═════ Source extract

Alexandra's post about unknown varieties of fruit trees reminded me of something I've been wondering about. We hear a lot about the loss of old varieties in pretty much every subfield of gardening. I wonder how much of that is due to gardeners relinquishing the responsibility of supplying plant varieties to large companies? Back 100 years ago keen hobby gardeners used to develop varieties of plants in their own gardens that they then passed on to other people, either privately or through a retailer. So what would happen if we took the plunge and did the uncertain thing of growing seedling trees and seeing if we came up with some good ones to share around?
Alexandra Westlund I think that's what we would be doing to be honest.
30 January at 23:19
Alexandra Westlund Even if just to develop good varieties for our individual growing areas.
30 January at 23:19 ·
Carolyn Gemmell Yes, I am all for local and residential varieties, there are interesting people doing it in the USA with nuts. And it’s actually how most of our food varieties have come to us in the past. I know you can get a lot of great cherry plums from seed, but my apricot experiments have been variable and not very successful, we know some people have got wonderful avocados and others are total duds, we have to keep at it though, we can't fall for the status quo and be fooled into believing that we can't produce things that are good and locally adapted, we certainly can , its how it was and will be again.
31 January at 10:17 ·
Cecilia Dart-Thornton I'm doing that with apples and peaches, Sandra, breeding them from seed. Peaches are easy because the seedlings are pretty much like the parents. We already have a successful new peach cultivar that's prolific, vigorous and delicious. Apples are a real challenge since they are extreme heterozygotes. (love that phrase)
31 January at 09:30 ·
Cecilia Dart-Thornton This book contains a list of which fruits grow relatively true to their parents' characteristics and which ones are extreme heterozygotes. https://www.createspace.com/4658970
31 January at 09:34 ·
Bec Elmes I have a small apple tree that my partner grew from seed, it's done quite well and I'm very keen to see what happens with it. Even if it doesn't produce fruit that I can eat or stew, it will go to the chooks and supplement their diet while it fruits
31 January at 10:11 ·
Sandra McHarg I've got lovely freestone ripe peaches that I grew from supermarket seeds which have done very well in my garden, and this year a couple of seedling trees are fruiting for the first time that I think are second generation white peaches. So I know that they do well here, that they come reasonably true to type, but at the same time there will be just a little bit of genetic variation between the trees. My seedling plums are a bit more variable, mostly cherry plum size, so I've been culling out a few that are nothing special and keeping the good ones. This year I've set aside a strip along our back boundary where all the fruit tree seeds from our eating and preserving are being tossed. I'll see what eventuates, and maybe 10 years from now I'll do a cull back to the best ones.

══════════
═════ Data for analysis

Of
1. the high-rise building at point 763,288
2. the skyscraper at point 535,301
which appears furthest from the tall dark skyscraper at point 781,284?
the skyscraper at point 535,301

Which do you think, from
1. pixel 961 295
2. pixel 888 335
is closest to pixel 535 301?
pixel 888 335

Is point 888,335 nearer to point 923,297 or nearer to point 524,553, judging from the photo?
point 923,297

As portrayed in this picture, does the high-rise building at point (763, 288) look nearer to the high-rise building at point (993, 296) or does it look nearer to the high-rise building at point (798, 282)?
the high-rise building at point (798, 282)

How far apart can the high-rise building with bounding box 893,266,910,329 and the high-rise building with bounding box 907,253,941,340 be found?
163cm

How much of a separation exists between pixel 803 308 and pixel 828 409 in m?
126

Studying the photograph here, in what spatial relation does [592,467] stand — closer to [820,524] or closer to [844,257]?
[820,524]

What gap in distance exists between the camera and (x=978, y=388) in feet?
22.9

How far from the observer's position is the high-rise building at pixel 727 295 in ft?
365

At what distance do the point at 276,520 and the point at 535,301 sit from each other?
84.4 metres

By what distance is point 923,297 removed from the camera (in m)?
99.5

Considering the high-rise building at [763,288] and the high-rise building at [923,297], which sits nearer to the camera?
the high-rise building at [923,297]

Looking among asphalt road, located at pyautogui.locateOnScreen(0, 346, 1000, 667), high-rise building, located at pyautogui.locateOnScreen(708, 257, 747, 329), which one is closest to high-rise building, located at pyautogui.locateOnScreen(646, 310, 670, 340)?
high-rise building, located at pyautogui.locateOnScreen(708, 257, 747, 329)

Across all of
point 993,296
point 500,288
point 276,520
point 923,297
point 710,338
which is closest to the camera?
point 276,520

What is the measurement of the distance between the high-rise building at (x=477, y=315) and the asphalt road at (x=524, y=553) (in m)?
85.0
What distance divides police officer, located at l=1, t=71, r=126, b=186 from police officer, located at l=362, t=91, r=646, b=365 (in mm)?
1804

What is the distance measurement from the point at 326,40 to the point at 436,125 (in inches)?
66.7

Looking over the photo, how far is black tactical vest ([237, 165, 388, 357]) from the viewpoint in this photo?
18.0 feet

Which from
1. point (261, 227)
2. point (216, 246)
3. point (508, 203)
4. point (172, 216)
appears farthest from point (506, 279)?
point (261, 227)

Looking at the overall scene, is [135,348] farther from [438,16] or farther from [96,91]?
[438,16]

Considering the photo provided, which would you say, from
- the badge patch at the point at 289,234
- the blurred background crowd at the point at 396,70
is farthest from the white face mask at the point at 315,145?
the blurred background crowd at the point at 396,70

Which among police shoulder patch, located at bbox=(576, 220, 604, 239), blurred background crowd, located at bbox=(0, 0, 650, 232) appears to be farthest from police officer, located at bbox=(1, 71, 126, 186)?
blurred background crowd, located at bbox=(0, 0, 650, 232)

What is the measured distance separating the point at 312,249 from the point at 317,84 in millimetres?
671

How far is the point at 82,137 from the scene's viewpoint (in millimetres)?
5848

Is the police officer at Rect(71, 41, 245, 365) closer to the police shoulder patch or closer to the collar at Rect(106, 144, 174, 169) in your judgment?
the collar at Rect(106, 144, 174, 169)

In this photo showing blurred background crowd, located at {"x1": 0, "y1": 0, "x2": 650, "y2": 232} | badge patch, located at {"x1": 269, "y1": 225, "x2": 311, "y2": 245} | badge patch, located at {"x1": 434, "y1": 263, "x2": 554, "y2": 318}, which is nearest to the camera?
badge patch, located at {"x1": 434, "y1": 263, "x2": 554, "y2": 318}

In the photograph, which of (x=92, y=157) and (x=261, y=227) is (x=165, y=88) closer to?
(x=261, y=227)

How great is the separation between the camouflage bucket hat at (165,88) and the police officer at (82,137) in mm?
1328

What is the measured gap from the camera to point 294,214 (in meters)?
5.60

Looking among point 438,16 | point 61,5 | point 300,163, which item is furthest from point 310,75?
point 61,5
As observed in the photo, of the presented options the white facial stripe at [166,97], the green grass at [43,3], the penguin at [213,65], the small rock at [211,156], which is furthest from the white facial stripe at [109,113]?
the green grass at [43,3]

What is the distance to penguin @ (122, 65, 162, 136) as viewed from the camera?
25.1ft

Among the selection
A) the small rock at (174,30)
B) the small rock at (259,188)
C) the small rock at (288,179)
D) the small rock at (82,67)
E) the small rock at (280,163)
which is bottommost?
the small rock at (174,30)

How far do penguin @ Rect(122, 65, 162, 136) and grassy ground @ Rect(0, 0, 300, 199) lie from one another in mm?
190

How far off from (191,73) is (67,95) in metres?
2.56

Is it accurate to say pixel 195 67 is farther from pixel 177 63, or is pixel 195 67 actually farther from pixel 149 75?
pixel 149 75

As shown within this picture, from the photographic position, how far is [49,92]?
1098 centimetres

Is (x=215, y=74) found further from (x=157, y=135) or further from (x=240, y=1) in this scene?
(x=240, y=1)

══════════

*Your assignment*
In the discussion about growing fruit trees from seed, which fruit does Cecilia Dart-Thornton call a real challenge to breed because they are extreme heterozygotes?

*Response area*
Apples.